Na busca ‘impostergável’ pela melhora da qualidade da educação o debate democrático parece ser orientado pela cultura de metas (MARTINS, 2016), que estabelece prioridades e prazos e regula a agenda política em função da utilidade (produtividade) do assunto a tratar (SOLANO-ESPINOSA, 2017, p. 157). Ainda que a melhora da qualidade da educação seja vista como uma ‘bandeira’ que deva agregar toda a sociedade, a burguesia e suas frações, mais propriamente o setor empresarial e os segmentos que partilham suas diretrizes que têm assumido a condução das políticas que ‘visam a melhora da qualidade da educação’. Assim como Internacional de la Educación para América Latina (IEAL) (2018), entendemos que o setor empresarial vem avançando na noção “de que qualidade é o direito (mais do que

educação pública)” (p. 74), instalando a percepção de que os empresários podem fornecer ao

setor público “as habilidades para uma melhor gestão educacional e tomada de decisão com

base nos resultados”. Neste sentido, Leher (2018), sugere que a legitimação das organizações

empresariais no terreno educacional passou a ser um objetivo de classe muito estratégico, uma vez que a porta de entrada de tais organizações foi a qualidade da educação, e conforme as narrativas destes atores, “o Estado e os professores ‘falharam nessa missão’” (p. 23).
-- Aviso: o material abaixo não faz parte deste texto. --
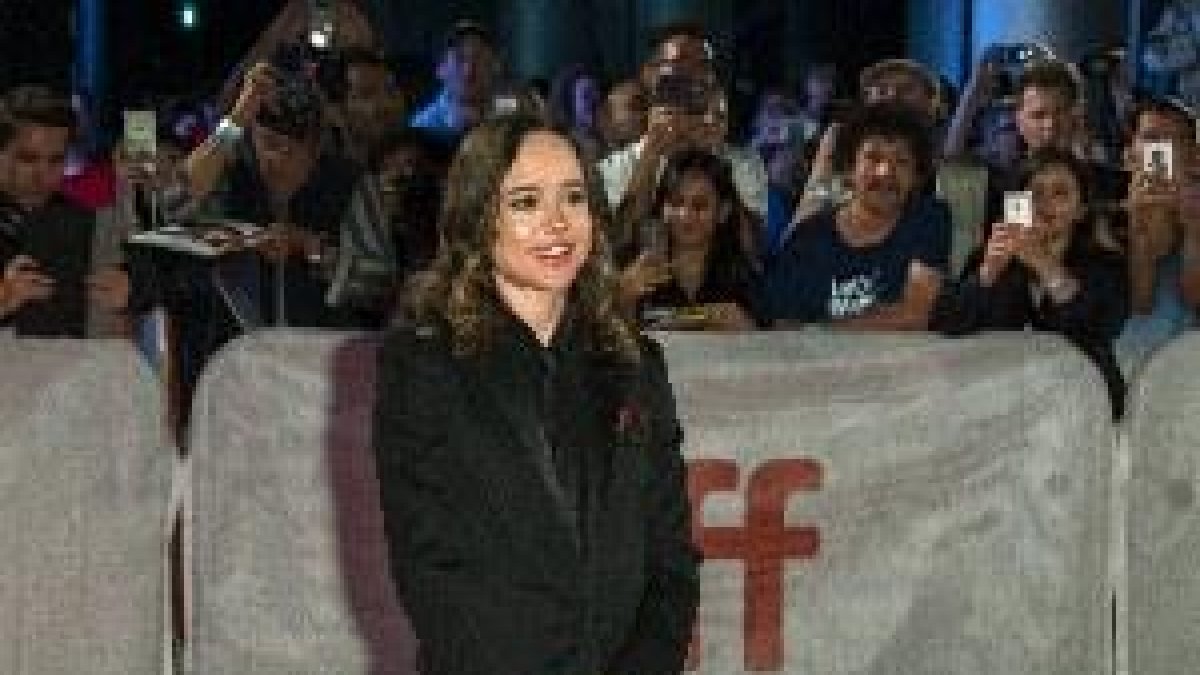 L'actor protagonista de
Estes são argumentos que legitimam políticas que aprofundam a privatização da educação em dois sentidos: a privatização dos espaços de produção de política pública, uma

vez que estes atores têm ampliado exponencialmente sua presença nos espaços de decisão alterando ‘a cultura do debate’, como veremos adiante. Em um segundo sentido, como o anunciado por Freitas (2018), segundo o qual os objetivos dos ‘reformadores empresariais da educação’ seriam alcançar “a privatização intensiva quando possível” ou promover “um vetor

de privatização progressivo” transformando o “‘direito à educação’ em um ‘serviço’ a ser adquirido” (p. 59).